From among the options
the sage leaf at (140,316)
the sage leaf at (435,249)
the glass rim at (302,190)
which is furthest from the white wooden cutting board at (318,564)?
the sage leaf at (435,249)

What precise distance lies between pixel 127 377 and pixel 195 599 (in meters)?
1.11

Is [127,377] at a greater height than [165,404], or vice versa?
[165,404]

▬▬▬▬▬▬▬▬▬▬

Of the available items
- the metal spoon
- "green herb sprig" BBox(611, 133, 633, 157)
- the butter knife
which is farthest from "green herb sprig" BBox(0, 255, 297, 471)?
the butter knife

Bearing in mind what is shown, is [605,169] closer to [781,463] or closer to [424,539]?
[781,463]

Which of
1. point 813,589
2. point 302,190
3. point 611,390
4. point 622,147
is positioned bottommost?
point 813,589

▬▬▬▬▬▬▬▬▬▬

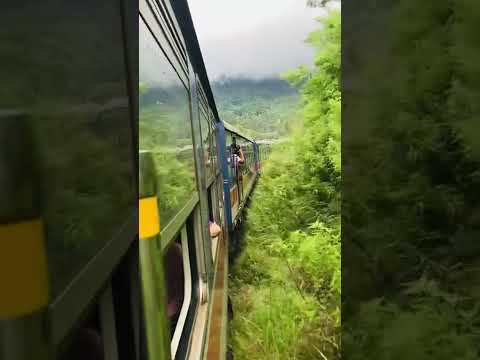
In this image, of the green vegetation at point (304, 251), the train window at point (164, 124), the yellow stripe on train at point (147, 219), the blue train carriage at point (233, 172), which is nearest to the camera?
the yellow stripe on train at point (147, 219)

▬▬▬▬▬▬▬▬▬▬

Exercise prompt.
How many lines of the records contain the string "yellow", matching case? Reply with the number alone.

Exercise answer.
2